▸ Document extract
EFFECTIVE DATE means the date as of which the Plan shall become effective,
as determined in accordance with Section 1(b).
EXCHANGE ACT means the Securities Exchange Act of 1934, as amended.
FAIR MARKET VALUE shall be determined as follows:
(a) If the stock is traded or quoted on the Nasdaq Stock Market or other
national securities exchange on any date, then the Fair Market Value shall be
the average of the highest and lowest selling price on such exchange on such
date or, if there were no sales on such date, then on the next prior business
day on which there was a sale.
(b) If the stock is not traded or quoted on the Nasdaq Stock Market or
other national securities exchange, then the Fair Market Value shall be a value
determined by the Board in good faith on such basis as it deems appropriate.
PARTICIPANT means any person selected by the Board, pursuant to Section
3(b), to participate under the Plan.
PLAN means this Heritage Bancorp, Inc. Management Recognition and
Development Plan, as the same may be amended from time to time.
RESTRICTED STOCK means shares of Stock awarded to a Participant subject to
restrictions as described in Section 5.

▸ Entries provided
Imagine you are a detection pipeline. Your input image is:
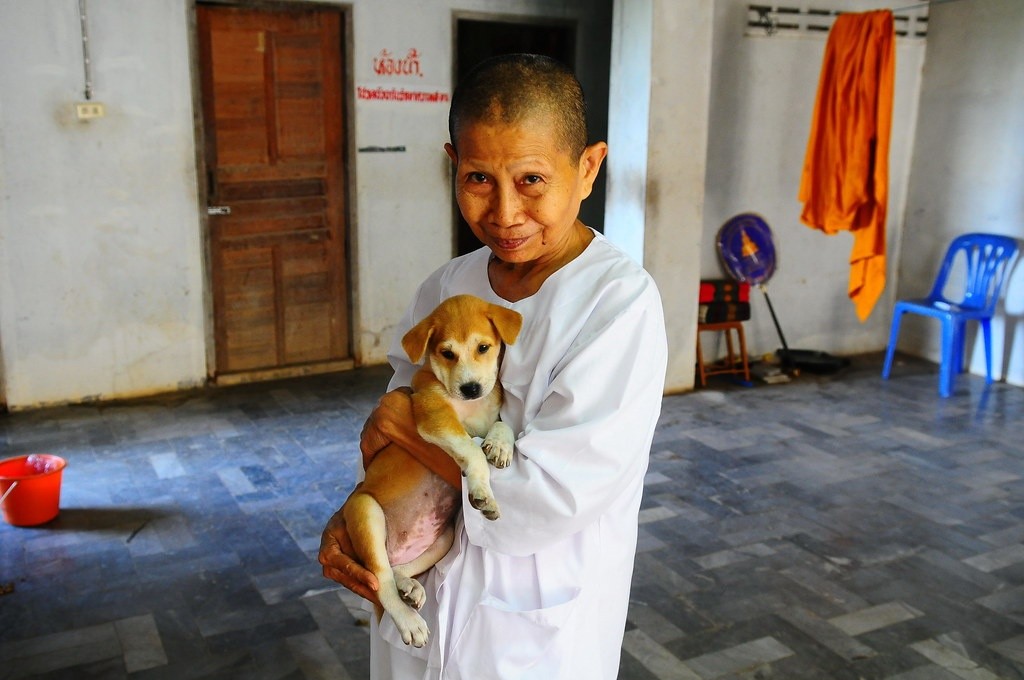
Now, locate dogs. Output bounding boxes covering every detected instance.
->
[341,295,522,649]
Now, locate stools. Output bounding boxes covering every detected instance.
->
[695,319,754,393]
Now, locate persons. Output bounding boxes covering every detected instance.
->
[317,54,669,679]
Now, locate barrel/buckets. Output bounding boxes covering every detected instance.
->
[0,452,67,526]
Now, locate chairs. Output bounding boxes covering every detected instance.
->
[882,231,1019,399]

▸ Your objective
Copy out the plan definitions word for word, from the first line to the last. The entries have no connection to the plan definitions.

▸ Task result
EFFECTIVE DATE means the date as of which the Plan shall become effective,
as determined in accordance with Section 1(b).
EXCHANGE ACT means the Securities Exchange Act of 1934, as amended.
FAIR MARKET VALUE shall be determined as follows:
(a) If the stock is traded or quoted on the Nasdaq Stock Market or other
national securities exchange on any date, then the Fair Market Value shall be
the average of the highest and lowest selling price on such exchange on such
date or, if there were no sales on such date, then on the next prior business
day on which there was a sale.
(b) If the stock is not traded or quoted on the Nasdaq Stock Market or
other national securities exchange, then the Fair Market Value shall be a value
determined by the Board in good faith on such basis as it deems appropriate.
PARTICIPANT means any person selected by the Board, pursuant to Section
3(b), to participate under the Plan.
PLAN means this Heritage Bancorp, Inc. Management Recognition and
Development Plan, as the same may be amended from time to time.
RESTRICTED STOCK means shares of Stock awarded to a Participant subject to
restrictions as described in Section 5.